But perhaps there was a good part in that, for not many people could find themselves that close to the sheriff on a daily basis (of course, unless we were to talk of a murder suspect). This thought popped up in his mind when he recognized the sheriff's son as the guy who talked too much and may or may not have given an overly dramatic speech reeking of hints about the supernatural to his friend.

        "Another one? Why do we have to give in to that cliché? Not all new students are... you know. Things."

        "I don't know, it's just a... feeling."

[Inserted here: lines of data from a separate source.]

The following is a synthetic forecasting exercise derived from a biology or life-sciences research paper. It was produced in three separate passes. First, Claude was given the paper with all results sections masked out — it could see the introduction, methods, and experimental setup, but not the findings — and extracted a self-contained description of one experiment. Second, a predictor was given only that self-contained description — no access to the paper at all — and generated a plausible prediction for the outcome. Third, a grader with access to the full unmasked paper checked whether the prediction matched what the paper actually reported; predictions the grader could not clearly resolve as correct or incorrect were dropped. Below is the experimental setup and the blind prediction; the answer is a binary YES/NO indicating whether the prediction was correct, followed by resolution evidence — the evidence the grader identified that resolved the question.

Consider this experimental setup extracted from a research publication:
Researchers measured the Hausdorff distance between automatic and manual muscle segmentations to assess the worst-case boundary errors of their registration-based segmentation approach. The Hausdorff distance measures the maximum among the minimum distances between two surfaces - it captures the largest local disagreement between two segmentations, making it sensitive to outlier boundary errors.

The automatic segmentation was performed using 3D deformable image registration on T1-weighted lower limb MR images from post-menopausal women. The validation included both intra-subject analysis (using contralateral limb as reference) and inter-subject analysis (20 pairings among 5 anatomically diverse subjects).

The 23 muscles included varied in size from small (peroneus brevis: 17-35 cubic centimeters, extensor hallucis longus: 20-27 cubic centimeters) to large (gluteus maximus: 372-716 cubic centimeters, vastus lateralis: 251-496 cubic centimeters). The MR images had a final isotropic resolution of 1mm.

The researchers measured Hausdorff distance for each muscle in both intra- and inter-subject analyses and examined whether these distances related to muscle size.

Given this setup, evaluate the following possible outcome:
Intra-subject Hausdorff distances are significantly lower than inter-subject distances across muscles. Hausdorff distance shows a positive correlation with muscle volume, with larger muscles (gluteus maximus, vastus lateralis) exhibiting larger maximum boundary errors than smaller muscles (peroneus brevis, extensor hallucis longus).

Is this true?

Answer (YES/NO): NO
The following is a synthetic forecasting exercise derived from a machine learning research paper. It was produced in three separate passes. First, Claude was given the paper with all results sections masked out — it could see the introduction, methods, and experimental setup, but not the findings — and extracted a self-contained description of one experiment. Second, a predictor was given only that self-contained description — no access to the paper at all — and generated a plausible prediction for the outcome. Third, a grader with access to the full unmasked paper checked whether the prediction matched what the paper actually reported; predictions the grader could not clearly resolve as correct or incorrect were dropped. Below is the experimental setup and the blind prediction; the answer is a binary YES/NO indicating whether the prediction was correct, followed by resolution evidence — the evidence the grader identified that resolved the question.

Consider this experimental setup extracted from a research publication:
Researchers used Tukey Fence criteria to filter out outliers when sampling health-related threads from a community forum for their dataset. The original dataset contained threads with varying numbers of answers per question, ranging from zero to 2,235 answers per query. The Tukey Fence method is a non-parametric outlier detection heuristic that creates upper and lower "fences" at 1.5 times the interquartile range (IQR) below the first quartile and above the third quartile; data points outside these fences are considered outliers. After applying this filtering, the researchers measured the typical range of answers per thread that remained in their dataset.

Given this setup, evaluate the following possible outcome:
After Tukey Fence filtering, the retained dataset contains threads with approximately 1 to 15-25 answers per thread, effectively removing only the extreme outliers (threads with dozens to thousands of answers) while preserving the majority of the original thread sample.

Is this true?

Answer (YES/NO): NO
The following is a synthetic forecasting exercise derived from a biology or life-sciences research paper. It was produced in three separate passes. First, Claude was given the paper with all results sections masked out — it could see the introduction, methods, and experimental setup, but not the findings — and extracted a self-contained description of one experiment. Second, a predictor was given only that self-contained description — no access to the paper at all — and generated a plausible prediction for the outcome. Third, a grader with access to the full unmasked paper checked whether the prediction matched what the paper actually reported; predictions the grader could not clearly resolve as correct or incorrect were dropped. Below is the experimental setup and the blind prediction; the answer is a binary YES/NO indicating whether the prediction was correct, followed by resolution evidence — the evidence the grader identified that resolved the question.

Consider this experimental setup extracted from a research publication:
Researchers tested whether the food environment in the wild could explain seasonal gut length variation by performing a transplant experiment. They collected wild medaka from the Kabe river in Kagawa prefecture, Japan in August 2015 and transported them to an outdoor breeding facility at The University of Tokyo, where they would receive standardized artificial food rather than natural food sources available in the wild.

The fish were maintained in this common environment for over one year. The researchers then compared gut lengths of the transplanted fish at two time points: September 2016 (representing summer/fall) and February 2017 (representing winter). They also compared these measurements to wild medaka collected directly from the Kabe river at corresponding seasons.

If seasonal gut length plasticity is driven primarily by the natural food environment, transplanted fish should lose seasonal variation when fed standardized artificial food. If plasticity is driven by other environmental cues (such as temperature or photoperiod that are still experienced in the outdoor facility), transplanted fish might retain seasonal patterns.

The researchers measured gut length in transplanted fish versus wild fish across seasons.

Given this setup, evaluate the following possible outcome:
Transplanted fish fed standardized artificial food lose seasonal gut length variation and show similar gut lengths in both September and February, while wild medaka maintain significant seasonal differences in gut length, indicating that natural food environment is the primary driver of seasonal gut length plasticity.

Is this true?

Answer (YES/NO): NO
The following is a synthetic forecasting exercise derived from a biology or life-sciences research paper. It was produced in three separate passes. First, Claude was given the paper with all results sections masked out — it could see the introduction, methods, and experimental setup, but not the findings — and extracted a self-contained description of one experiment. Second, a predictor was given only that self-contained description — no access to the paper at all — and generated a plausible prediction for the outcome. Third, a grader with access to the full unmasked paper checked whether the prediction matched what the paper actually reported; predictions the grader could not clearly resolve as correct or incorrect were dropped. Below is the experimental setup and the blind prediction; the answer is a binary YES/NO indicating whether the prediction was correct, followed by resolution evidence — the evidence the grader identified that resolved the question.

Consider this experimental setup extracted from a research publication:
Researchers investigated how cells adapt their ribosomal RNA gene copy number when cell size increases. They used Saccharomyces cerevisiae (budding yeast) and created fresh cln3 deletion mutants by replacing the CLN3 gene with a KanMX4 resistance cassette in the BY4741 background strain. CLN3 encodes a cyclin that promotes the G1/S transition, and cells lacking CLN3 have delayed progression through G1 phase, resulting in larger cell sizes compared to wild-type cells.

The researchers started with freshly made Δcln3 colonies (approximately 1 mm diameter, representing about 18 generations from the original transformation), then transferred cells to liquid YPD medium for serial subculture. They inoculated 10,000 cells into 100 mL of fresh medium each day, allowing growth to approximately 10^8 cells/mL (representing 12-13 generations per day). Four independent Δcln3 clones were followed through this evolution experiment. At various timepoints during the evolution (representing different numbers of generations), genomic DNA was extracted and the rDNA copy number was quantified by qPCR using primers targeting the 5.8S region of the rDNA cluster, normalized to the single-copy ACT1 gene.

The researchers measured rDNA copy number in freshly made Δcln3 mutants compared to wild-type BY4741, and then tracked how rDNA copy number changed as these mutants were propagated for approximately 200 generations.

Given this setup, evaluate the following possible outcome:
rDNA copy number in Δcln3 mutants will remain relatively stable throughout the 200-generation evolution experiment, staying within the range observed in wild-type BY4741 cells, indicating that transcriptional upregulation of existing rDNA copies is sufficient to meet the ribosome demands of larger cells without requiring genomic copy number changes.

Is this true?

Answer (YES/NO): NO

        That last word was mostly left in the air, for the two and for Oscar, who had caught on their words by chance and without actually meaning to do so. Although, listening to a private conversation had a certain appeal to it; a feeling of power, if one is bold enough to call it that. Oscar settled on keeping an eye on the two friends from now on. And if they indeed were... things, having pairs of perfectly healthy eyes wouldn't matter — they wouldn't see what hit them.

        Perhaps it wasn't enough to say that Oscar had his suspicions about those two. Especially when a certain raven haired girl made her way to them — Allison Argent. He had recognized her from one of the photos in his mother's secret (not so secret after all) box from her hideout in the garage. To be completely frank, he wouldn't have seen it if they wouldn't have had to pack everything they had and move.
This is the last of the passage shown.